The task
Rewrite the entries from the line containing "Sudadera con capucha" through the line containing "Biuro rachunkowe - jakie", changing "refresh" to "reload" and keeping everything else the same.

Provided data
==*==

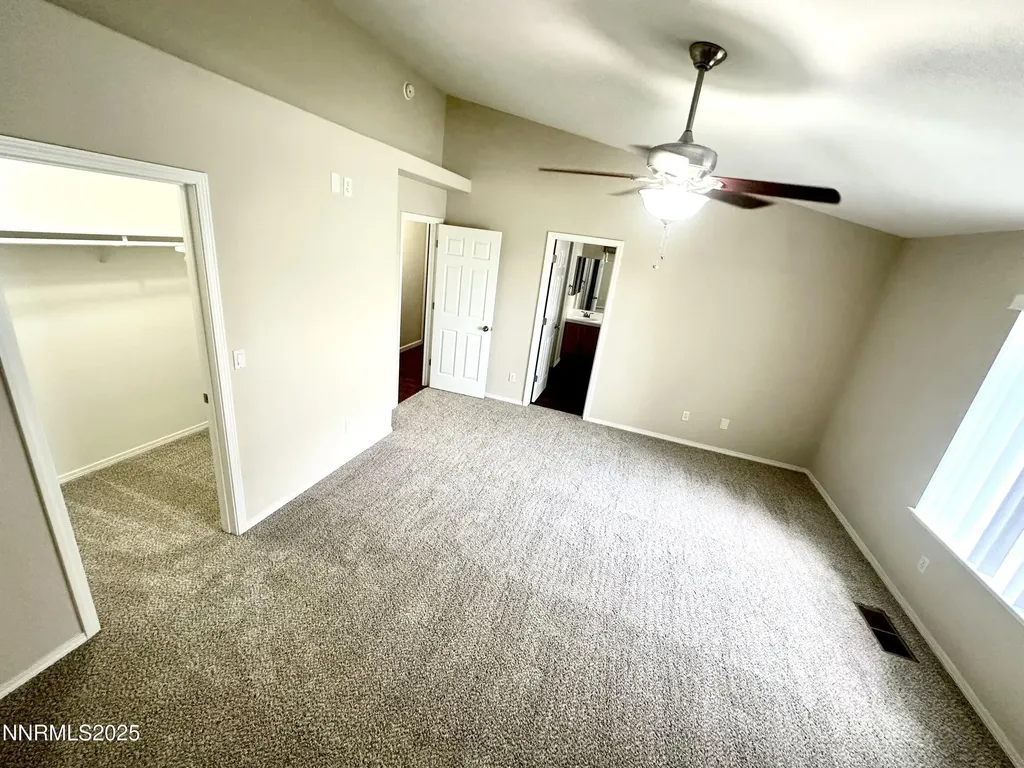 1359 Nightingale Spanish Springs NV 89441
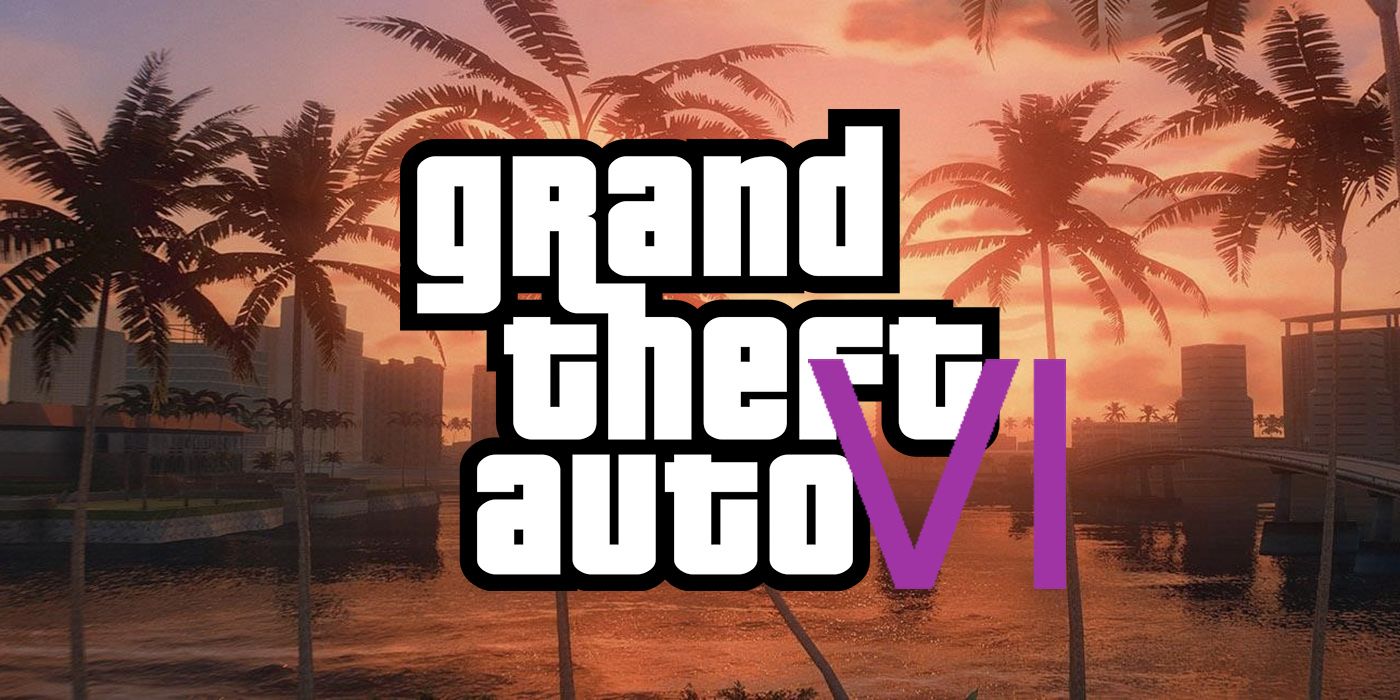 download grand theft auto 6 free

==*==

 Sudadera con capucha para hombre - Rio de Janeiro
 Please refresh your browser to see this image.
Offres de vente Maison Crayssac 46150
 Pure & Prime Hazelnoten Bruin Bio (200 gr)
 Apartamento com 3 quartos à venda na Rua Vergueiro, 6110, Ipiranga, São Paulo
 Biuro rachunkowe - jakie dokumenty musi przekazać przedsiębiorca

==*==

Exercise answer
 Sudadera con capucha para hombre - Rio de Janeiro
 Please reload your browser to see this image.
Offres de vente Maison Crayssac 46150
 Pure & Prime Hazelnoten Bruin Bio (200 gr)
 Apartamento com 3 quartos à venda na Rua Vergueiro, 6110, Ipiranga, São Paulo
 Biuro rachunkowe - jakie dokumenty musi przekazać przedsiębiorca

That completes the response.